While the UN’s flagship climate finance initiative approved eight proposals – including big hydro schemes opposed by NGOs – rich and poor countries disagreed vehemently on a ninth.

Donors were not sold on the Ethiopian bid for US$100m to prepare communities for rising drought risk. African delegates – and aid agencies – said it was precisely the kind of initiative needed to protect the world’s poorest.

Failure to fund the scheme risked discouraging others from putting forward ambitious proposals for adapting to climate change, warned Tosi Mpanu Mpanu, a board member from DR Congo.

Even co-chair Ewen McDonald could muster little positivity about the meeting’s outcome: “The GCF has a busy agenda for 2017 as it matures as an organisation,” he said in a statement.

The dispute highlighted gaps in the organisation’s policy as well as ongoing tensions between donors and recipients on its funding priorities.

What is climate adaptation?

Take a step back from the bitter wrangling to read comms researcher Kerrie Foxwell-Norton’s reflections on the rising seas and tide of modernity hitting Tanna, Vanuatu.

Arriving with bottled water – “carton big fella plastic” in the local language – cereal bars and toiletries, Foxwell-Norton explores the tensions between environmental protection and social change.

Coal, damned coal and carbon pricing

The Australian government’s line that contentious new mines in Queensland would deliver cleaner-burning coal than competitors’ was always a weak justification.

And it is not even true, reports Graham Readfearn from Brisbane. Coal from Adani’s mooted Carmichael mine has a lower energy content than South African, Colombian and Russian reserves. That means higher emissions for each unit of power generation.

Meanwhile in Europe, the latest emissions trading figures starkly illustrate the impact of carbon pricing. The UK’s emissions from coal power generation halved in 2016, while German brown coal plants burned on. The difference? An £18 a tonne (US$22) surcharge in Britain.

Ending coal use – starting with developed countries – is widely seen as the cheapest way to meet climate goals. With market solutions failing, the industry itself this week announced a top down moratorium on new coal plants in the EU after 2020.

Republican climate rebels

In case there was any doubt about the Trump administration’s priorities, the US Bureau of Land Management has changed its top homepage photo to a coal seam, as the Huffington Post and others have reported. Previously it showed young backpackers gazing out over rolling hills.

(Source: BLM.gov)

Not all Republicans share the president’s hostility to climate action. Zack Colman in Washington DC profiles the 17 GOP lawmakers (and growing) rebelling against the party line. Mostly from swing states, they find a moderate stance helps to win over floating voters while mattering little to the conservative base.

Brazil budget crisis

As if to cast Trump as a moderate, the government of Michel Temer has slashed the environment budget by an astonishing 51%.

Part of an aggressive austerity drive to curb Brazil’s rising deficit, the move risks weakening rainforest protections. Amazon deforestation, the country’s biggest source of emissions, has taken a turn for the worse lately. We will have more on this as we get it from our Amazon correspondent Fabiano Maisonnave.

Mumbai petrolheads

Environmentalists are warning Mumbai could be the next Indian city to hit the air pollution charts if a planned new coast road is built.

The authorities are pressing ahead without consultation instead of investing in public transport, Darryl D’Monte reports from the island city.

■ **Saved data entries**
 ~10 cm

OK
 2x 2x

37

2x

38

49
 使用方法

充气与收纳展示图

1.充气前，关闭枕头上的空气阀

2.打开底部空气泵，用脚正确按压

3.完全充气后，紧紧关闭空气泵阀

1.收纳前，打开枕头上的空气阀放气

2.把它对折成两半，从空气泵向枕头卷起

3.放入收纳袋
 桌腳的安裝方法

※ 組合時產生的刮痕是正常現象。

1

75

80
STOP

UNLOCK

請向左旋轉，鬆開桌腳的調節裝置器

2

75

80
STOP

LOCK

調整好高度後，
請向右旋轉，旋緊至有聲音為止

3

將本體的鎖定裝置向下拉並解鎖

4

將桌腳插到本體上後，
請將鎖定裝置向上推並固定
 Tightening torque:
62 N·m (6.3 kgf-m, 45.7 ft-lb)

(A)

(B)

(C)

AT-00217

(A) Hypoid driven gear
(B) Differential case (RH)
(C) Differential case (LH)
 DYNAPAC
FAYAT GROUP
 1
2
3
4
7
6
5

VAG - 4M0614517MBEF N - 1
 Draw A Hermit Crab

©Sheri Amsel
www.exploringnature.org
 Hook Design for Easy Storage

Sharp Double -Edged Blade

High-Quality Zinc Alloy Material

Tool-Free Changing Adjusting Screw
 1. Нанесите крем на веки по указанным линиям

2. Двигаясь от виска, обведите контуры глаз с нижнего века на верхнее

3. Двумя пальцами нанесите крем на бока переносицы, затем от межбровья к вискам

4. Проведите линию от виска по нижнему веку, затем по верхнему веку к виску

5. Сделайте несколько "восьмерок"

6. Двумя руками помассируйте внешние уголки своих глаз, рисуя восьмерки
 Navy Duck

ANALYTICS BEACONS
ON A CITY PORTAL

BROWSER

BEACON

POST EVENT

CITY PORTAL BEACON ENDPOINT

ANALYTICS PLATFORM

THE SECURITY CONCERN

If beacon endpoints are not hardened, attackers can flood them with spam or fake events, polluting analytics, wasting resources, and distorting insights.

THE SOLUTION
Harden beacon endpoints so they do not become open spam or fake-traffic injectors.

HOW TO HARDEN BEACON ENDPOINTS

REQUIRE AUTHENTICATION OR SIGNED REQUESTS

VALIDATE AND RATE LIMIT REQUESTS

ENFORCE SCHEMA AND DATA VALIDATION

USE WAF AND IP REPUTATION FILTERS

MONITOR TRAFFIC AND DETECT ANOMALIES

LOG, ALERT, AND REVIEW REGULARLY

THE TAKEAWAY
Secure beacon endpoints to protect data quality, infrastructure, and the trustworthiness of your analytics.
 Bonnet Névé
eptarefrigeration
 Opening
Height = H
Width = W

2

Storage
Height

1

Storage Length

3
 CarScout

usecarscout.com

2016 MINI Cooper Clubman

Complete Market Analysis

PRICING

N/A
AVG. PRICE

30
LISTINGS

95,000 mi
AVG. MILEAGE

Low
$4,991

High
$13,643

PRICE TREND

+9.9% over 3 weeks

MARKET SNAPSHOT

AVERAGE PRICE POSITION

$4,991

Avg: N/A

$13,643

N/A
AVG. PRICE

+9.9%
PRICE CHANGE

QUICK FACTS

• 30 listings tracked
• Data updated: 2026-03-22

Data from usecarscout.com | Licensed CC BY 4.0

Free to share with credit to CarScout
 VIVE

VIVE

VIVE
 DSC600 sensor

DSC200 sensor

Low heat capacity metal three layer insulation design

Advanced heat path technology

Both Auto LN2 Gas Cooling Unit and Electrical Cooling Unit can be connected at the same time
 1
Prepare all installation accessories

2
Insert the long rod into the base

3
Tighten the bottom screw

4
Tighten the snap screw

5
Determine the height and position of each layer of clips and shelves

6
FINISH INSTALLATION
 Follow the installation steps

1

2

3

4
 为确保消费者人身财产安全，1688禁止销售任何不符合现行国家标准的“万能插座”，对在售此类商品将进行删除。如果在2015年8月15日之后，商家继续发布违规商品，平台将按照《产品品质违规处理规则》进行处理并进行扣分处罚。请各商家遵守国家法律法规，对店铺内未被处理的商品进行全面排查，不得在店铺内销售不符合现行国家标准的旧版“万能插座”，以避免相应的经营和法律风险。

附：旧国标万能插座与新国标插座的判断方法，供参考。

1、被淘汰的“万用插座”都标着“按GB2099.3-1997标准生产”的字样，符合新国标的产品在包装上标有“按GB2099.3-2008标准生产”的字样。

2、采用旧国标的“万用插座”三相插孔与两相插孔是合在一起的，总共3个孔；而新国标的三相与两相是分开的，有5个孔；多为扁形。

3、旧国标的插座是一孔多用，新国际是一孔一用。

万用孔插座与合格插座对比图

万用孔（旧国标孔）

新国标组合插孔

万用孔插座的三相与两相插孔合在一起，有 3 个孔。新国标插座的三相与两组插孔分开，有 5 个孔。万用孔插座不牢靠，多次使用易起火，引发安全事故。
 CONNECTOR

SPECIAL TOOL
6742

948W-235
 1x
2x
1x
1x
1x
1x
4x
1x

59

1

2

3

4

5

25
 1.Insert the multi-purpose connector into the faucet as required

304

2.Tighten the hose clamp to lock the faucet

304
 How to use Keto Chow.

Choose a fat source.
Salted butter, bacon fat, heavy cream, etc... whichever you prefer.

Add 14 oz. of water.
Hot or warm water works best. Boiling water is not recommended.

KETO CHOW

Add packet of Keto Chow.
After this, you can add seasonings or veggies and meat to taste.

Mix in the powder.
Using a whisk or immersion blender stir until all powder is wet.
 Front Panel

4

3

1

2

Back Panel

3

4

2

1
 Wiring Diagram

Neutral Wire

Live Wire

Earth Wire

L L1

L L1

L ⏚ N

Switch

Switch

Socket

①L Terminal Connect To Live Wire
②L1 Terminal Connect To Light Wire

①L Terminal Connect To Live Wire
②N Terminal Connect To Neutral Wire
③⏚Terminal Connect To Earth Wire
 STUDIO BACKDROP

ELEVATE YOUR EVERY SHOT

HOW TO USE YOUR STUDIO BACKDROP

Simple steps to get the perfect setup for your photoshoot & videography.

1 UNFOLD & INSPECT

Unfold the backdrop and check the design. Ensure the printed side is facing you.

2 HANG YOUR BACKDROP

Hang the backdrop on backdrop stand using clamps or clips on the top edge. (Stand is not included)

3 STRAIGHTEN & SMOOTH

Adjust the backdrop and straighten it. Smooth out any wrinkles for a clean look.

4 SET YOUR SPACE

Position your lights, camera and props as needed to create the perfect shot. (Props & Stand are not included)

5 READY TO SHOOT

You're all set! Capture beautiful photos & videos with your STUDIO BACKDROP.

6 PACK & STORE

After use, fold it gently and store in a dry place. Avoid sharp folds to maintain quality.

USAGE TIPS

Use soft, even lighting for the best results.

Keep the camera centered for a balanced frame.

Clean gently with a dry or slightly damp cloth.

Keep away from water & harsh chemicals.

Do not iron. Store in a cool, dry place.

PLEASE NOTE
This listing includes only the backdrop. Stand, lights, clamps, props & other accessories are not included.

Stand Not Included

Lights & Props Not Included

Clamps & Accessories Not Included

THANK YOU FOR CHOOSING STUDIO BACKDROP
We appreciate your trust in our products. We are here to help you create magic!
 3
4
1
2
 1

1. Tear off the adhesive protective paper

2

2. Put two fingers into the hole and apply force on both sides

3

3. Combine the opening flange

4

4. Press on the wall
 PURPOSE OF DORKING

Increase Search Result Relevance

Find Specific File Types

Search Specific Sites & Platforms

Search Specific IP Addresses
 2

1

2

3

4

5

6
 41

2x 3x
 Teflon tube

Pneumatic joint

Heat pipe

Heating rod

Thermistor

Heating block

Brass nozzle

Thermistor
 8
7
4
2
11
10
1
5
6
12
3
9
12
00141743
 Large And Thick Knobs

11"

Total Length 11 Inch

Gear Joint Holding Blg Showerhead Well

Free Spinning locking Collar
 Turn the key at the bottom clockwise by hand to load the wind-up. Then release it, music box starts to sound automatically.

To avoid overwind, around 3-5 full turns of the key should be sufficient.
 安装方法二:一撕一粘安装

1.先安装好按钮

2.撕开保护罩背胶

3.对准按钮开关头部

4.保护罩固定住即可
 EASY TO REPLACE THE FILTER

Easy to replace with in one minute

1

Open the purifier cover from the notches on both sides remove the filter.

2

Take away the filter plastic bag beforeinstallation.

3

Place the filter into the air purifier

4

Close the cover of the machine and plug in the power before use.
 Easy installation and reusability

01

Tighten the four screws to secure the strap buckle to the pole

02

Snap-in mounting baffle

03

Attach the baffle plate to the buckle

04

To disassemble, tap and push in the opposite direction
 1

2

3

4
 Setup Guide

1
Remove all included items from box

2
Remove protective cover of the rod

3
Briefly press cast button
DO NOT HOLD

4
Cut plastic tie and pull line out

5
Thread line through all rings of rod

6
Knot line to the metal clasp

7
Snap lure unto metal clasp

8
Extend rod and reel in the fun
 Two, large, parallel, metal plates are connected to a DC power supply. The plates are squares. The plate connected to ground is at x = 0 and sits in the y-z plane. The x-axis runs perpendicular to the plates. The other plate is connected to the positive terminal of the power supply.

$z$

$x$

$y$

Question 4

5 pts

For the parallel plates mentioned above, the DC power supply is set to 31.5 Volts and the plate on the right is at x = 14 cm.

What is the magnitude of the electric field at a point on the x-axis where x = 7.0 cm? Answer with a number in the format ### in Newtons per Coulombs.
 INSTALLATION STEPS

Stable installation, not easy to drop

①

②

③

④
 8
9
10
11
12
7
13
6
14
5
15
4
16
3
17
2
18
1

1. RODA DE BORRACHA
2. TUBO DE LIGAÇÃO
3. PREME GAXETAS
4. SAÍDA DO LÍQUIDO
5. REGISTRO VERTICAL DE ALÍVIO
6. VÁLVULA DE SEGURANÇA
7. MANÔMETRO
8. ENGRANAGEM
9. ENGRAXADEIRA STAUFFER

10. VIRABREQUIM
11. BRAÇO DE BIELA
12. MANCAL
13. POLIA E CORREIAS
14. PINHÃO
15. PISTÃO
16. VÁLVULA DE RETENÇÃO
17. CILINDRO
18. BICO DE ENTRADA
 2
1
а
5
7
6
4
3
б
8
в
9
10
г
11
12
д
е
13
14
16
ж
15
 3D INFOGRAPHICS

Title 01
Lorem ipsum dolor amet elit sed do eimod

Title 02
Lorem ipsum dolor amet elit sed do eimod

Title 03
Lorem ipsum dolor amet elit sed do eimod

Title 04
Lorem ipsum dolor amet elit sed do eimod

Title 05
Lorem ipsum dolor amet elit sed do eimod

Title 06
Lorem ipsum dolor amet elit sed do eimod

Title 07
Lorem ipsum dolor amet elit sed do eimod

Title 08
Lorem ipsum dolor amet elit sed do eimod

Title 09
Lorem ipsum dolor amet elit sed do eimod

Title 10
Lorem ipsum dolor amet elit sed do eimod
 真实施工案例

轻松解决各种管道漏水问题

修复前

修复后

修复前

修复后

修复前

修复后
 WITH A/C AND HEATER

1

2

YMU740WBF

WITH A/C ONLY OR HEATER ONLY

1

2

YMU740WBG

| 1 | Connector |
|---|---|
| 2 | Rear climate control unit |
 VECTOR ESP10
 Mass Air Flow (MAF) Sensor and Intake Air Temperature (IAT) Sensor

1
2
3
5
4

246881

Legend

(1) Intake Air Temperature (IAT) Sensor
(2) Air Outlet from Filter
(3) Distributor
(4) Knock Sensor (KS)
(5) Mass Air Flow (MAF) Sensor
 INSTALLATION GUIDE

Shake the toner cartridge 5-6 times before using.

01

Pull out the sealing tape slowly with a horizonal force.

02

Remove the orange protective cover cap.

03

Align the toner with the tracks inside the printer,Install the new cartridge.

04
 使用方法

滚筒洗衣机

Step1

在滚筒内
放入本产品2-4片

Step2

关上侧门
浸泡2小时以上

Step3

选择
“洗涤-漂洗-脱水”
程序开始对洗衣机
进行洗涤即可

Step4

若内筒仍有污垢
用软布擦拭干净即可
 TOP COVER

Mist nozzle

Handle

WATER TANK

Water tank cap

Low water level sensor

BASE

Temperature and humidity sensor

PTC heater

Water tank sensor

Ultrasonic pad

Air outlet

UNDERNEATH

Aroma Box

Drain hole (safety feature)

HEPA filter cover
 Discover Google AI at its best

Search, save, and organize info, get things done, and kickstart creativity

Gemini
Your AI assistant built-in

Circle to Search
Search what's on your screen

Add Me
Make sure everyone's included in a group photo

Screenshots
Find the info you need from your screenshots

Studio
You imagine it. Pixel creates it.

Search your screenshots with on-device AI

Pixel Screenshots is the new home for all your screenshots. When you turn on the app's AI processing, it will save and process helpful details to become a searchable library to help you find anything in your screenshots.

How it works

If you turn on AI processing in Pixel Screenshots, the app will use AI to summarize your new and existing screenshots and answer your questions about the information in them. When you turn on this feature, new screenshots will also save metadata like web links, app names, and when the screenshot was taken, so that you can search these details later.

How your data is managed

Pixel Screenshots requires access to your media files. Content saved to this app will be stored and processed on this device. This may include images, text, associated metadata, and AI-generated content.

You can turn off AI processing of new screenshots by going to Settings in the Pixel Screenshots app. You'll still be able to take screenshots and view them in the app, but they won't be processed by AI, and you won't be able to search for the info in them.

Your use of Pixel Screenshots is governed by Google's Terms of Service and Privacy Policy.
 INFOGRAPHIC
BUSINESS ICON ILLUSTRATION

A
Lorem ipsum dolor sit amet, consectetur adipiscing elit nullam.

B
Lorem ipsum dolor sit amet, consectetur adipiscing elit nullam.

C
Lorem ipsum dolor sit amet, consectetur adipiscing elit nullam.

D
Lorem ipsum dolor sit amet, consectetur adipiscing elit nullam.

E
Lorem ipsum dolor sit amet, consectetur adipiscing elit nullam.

■ **Exercise**
Decide whether each statement agrees with the climate news roundup, giving yes or no and quoting the deciding words: 1. The UK's emissions from coal power generation fell by half in 2016. 2. Brazil's government cut its environment budget by roughly a quarter. 3. Most of the Republican lawmakers breaking with the party line on climate come from swing states.

■ **Response to the exercise**
1. Yes: "The UK’s emissions from coal power generation halved in 2016"
2. No: "slashed the environment budget by an astonishing 51%"
3. Yes: "Mostly from swing states"